The verdict is long-since in: humans have to figure out how to take better care of the earth. While some industries are dragged kicking and screaming into making environmentally friendly changes, the roofing industry has helped lead the conservation charge, designing roofs that harness renewable energy, help us cool off, and more.
A quintessential example of the roofing industry’s commitment to innovation is the traditional green roof — sometimes called a living roof. Living roofs feature growing vegetation that covers either large sections or the entire roof. Grasses, flowers, occasionally vegetables and even trees are planted on a top layer of the roof that usually covers a waterproofing membrane.

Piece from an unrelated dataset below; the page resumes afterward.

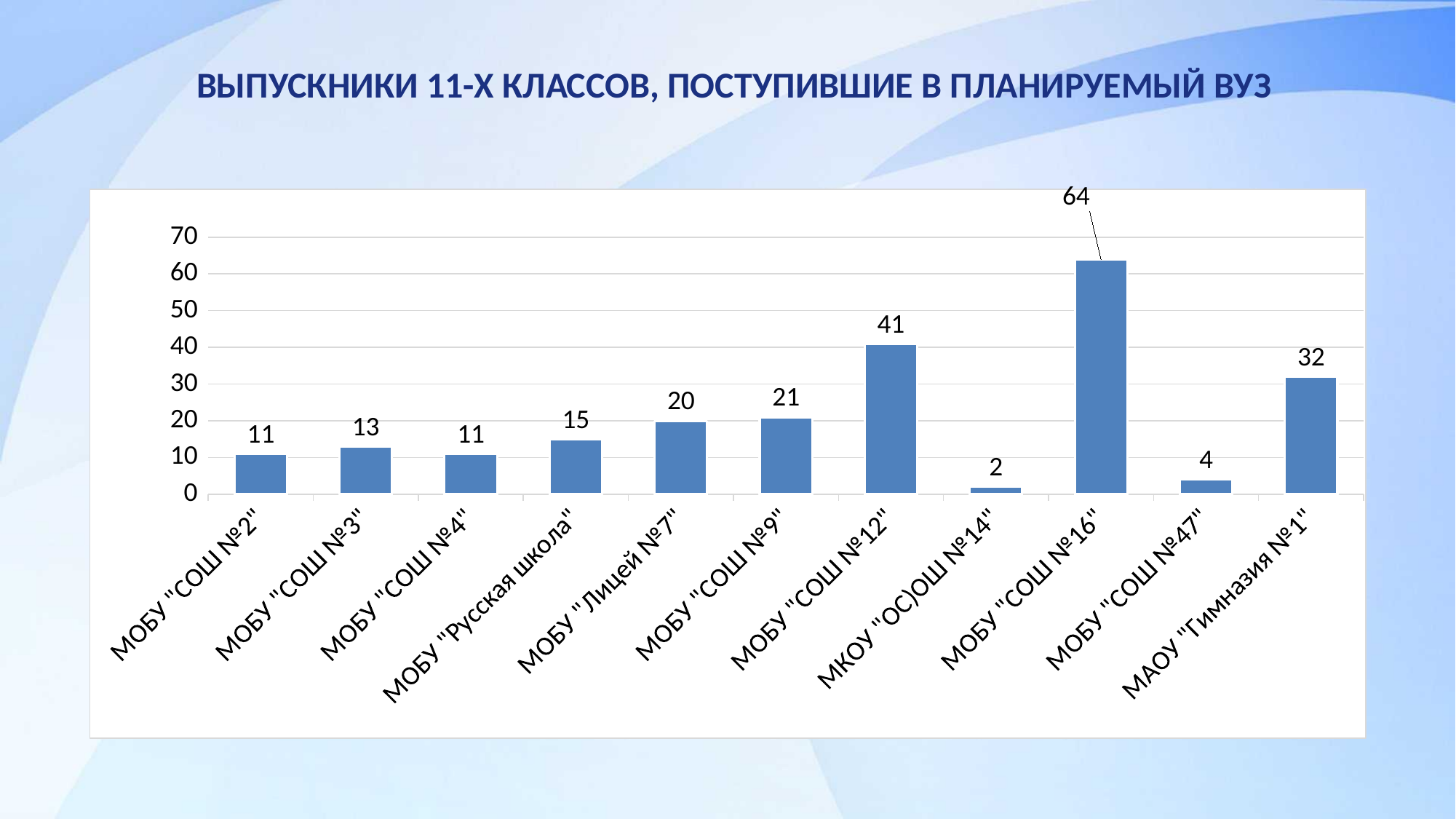
What is the title of the slide? ВЫПУСКНИКИ 11-Х КЛАССОВ, ПОСТУПИВШИЕ В ПЛАНИРУЕМЫЙ ВУЗ What is the value for МОБУ "Русская школа"? 15 Which category has the highest value? МОБУ "СОШ №16" What is the value for МАОУ "Гимназия №1"? 32 Which category has the lowest value? МКОУ "ОС)ОШ №14" What is the value for МОБУ "СОШ №16"? 64 What kind of chart is shown on the slide? bar chart What is the difference between the values for МОБУ "СОШ №16" and МОБУ "СОШ №12"? 23 Which is larger, the value for МОБУ "СОШ №9" or the value for МОБУ "Лицей №7"? МОБУ "СОШ №9" What is the difference between the values for МОБУ "СОШ №3" and МОБУ "СОШ №47"? 9 Is the value for МОБУ "СОШ №12" greater or less than 30? greater How many categories are shown on the x axis? 11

Living roofs offer a wealth of benefits. They can absorb rainwater and help with insulation. Studies have also shown that green roofs help surrounding surface areas stay cooler when it’s hot and warmer when it’s cold. Rooftop gardens on apartment buildings provide a restorative green space for residents, along with a convenient way to grow food. Green roofs also help make the surrounding air cleaner, as plants absorb carbon dioxide and pollutants — a big plus for our rapidly growing cities.
Green roofs appear around the world. One impressive stateside example is the Ford Motor Company’s River Rouge Plant in Dearborn, Michigan. Originally constructed in 1917 and completed in 1928, the massive structure was remodeled in 1999, when the truck factory added 10 acres of groundcover to its roof. Called sedum, the groundcover absorbs and even cleans rainwater, along with moderating the building’s temperature, saving both energy and money.
Given roofing’s history of innovation, it makes sense that Roof Monitor has captured the attention and support of our entire industry. We couldn’t be more thankful for all of our peers who share our vision.
Ford’s truck factory at the River Rouge Plant in Michigan is a large-scale example of a living roof put to smart use.